Eurecat Technology Centre
Sub-Project Type: 1
Sub-projects for the development of digital manufacturing applications and services for the EFPF platform
This sub-project called BBI4.0 will develop signal processing modules bounded with data-driven Virtual Sensors and novelty/anomaly detection Machine Learning solutions, specifically addressed for the manufacturing industry. These building blocks for Predictive Maintenance applications are key tools for improving manufacturing Key Performance Indicators (KPI) such as the Overall Equipment Effectiveness (OEE). Developing powerful, tailored, and user-friendly tools is crucial to make Industry 4.0 a reality. BBI40 project is designed and executed by the Applied Artificial Intelligence (AAI) Unit of Eurecat Technology Centre. AAI develops innovative solutions (algorithms, methods, platforms) based on a combination of artificial intelligence and knowledge management technologies, especially for the industrial, energy and sustainability sectors.

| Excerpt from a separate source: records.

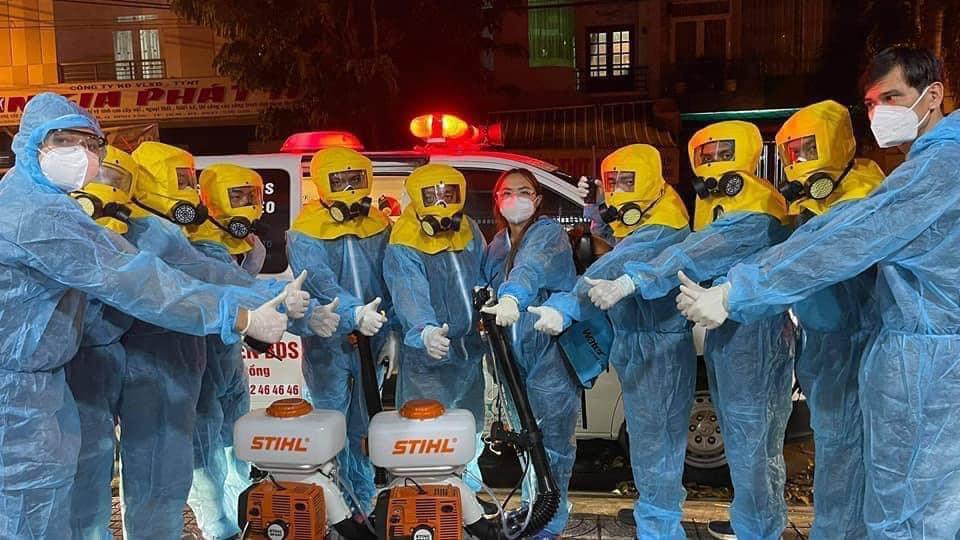Hội thiện nguyện BDS khi thực hiện phun khử khuẩn tại địa bàn có F0 - Nguồn ảnh: doanhnghieptiepthi.vn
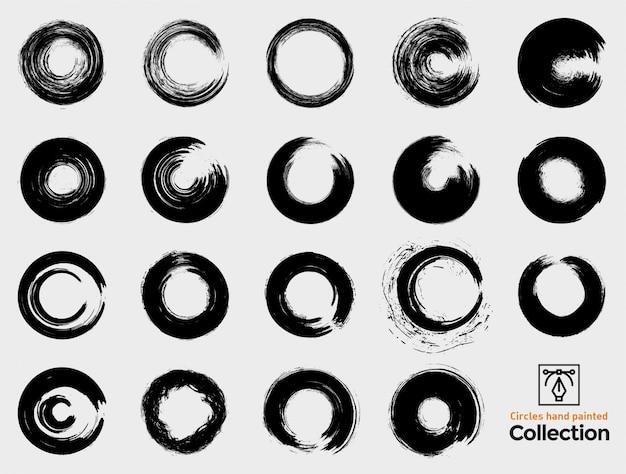 Coleção de círculos isolados pintados à mão. mão negra pintada pinceladas. conjunto de quadros redondos de grunge.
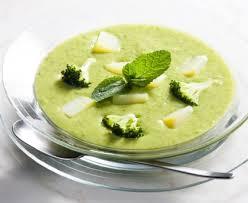 cuisiner le brocolis marmiton soupe courgettes et brocolis recette de soupe courgettes et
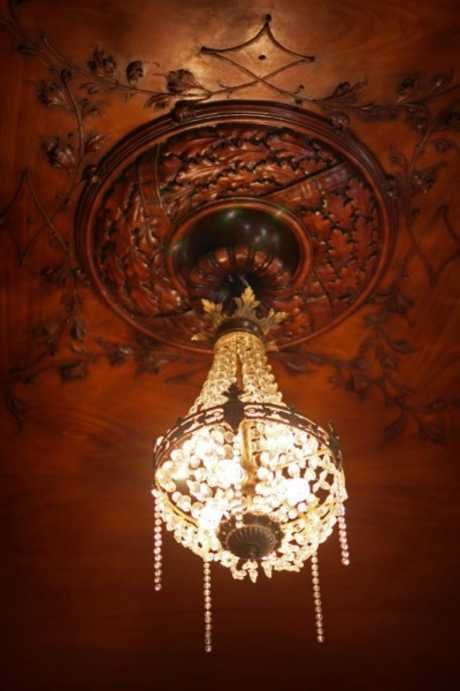 /storage/pms/property/lg/553/Chandellier.jpg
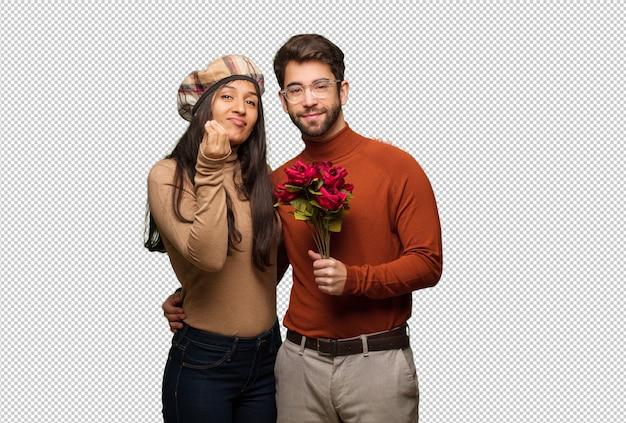典型的なイタリアのジェスチャーをしているバレンタインデーの若いカップル
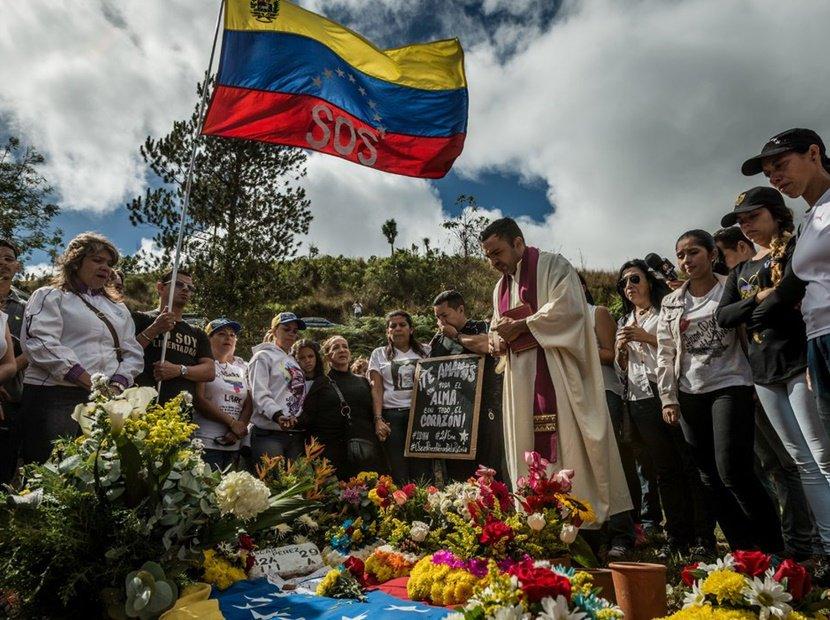 Lo que reveló Óscar Pérez a The New York Times sobre el tráfico de drogas en Venezuela https://t.co/h7F0T0T3Bd  https://t.co/Yn1n8Z9Flf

Main objectives of the sub-project are:
BBI4.0 propose to implement novel data-driven Predictive Maintenance (PM) solutions tailored to industrial applications. The proposed objectives and modules will extend the EFPF platform functionalities and demonstrate their capabilities by developing bespoke solutions for pilot use cases. The specific objectives are:
Design and develop signal processing and pattern recognition modules and solutions customized to manufacturing sensor data.
Design, develop and extend novelty/anomaly detection Machine Learning (ML) and Deep Learning (DL) based solutions for PM applications.
Development of Virtual Sensors (VS) to contribute to a better understanding of the process as well as providing stability to the system.
Demonstrate and validate the BBI4.0 solutions developments through bespoke solutions for specific pilot datasets (both EFPF and EUT data).
More information about the sub-project will be made availabel in due course.